Extra-Virgin Olive Oil vs. Light Olive Oil: What's the Difference?

Extra virgin olive oil is not the only type of olive oil you can buy, even though it may be the most popular. Light olive oil is an example of another kind of olive oil you can get. Though it may not sound like it, there can be a noticeable difference between the two.

Extra Virgin Olive Oil Background

Extra virgin olive oil is the purest form of olive oil that you can buy, thus a bit of background on it would be helpful towards understanding olive oil in general. Extra virgin olive oil is obtained by crushing the olive fruit and extracting the resulting oil. If the olives are of high enough quality, then the resulting oil will be worthy of the "extra virgin" label. To meet the criteria, it must have a good oleic acid composition as well as exhibit superior taste, color and aroma. What makes extra virgin olive oil more pure than other forms of olive oil is that it uses only mechanical means to separate the oil and no additives are included.

Light Olive Oil Background

Light olive oil on the other hand is considerably less pure.
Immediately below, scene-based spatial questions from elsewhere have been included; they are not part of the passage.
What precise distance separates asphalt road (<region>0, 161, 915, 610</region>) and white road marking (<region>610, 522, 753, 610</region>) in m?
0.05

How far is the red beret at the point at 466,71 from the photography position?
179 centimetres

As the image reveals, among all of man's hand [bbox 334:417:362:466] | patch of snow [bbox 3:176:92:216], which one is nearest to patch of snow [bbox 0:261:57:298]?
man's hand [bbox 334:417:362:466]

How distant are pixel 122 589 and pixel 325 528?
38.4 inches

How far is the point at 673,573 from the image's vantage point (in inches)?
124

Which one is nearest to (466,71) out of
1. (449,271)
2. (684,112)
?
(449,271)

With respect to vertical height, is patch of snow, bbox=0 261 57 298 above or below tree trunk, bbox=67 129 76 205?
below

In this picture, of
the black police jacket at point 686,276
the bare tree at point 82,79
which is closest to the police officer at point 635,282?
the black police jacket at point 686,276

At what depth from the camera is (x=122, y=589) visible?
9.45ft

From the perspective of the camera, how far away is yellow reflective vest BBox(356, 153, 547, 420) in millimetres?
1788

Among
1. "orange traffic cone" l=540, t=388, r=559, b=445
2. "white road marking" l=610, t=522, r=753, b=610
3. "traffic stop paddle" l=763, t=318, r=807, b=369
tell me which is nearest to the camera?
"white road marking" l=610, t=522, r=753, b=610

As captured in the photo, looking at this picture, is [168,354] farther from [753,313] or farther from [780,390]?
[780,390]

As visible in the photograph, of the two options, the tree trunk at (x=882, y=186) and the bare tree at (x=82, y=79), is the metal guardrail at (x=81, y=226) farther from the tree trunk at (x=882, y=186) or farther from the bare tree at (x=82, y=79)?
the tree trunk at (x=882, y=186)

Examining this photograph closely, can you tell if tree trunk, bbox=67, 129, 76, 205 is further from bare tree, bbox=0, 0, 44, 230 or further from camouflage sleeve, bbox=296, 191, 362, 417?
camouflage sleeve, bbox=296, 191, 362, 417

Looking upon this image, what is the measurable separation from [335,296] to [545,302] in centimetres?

It is derived from olive oil that is not worthy of the extra virgin label. It is refined further using either mechanical, thermal or chemical means so that it may once again be fit for consumption. The resulting oil is more or less colorless and tasteless. To make it attractive to consumers, higher quality olive oil is added to the mix to bring back some color and flavor. Overall, not too much is added back, thus making the "light" label make more sense now. Sometimes vegetable oil, like canola oil, is added to the mix as well.

The Difference

Now that the different overall profiles have been established, which one is better for you? To be fair, both are derived from olives and both retain the major benefits of olive consumption. In fact, since what light olive oil boils down to is mixing different quality olive oils, yet still olive oils, it has basically the same fat content as extra virgin olive oil. They are both high in monosaturated fats which have been implicated in decreasing blood pressure and lowering cholesterol. As far as nutritional profiles are concerned, they can be considered to be very similar. But, since the extra virgin olive oil is more pure and has a better oleic acid composition, it can be considered to be healthier than light olive oil.

The major difference can be seen in their major uses. Since extra virgin olive oil has a strong flavor, it is more suitable as a dressing or topping. It could possibly interfere with the flavors in baking. Light olive oil, on the other hand, is seen as more suitable for cooking with high heat. When other vegetable oils are added to make light olive oil, it will have a higher smoking point, making it better suited for cooking applications such as deep frying. High heat also tends to burn off the flavor of extra virgin olive oil, so light olive oil is seen as a less wasteful choice.

Though extra virgin olive oil edges out light olive oil, both are considered healthy choices.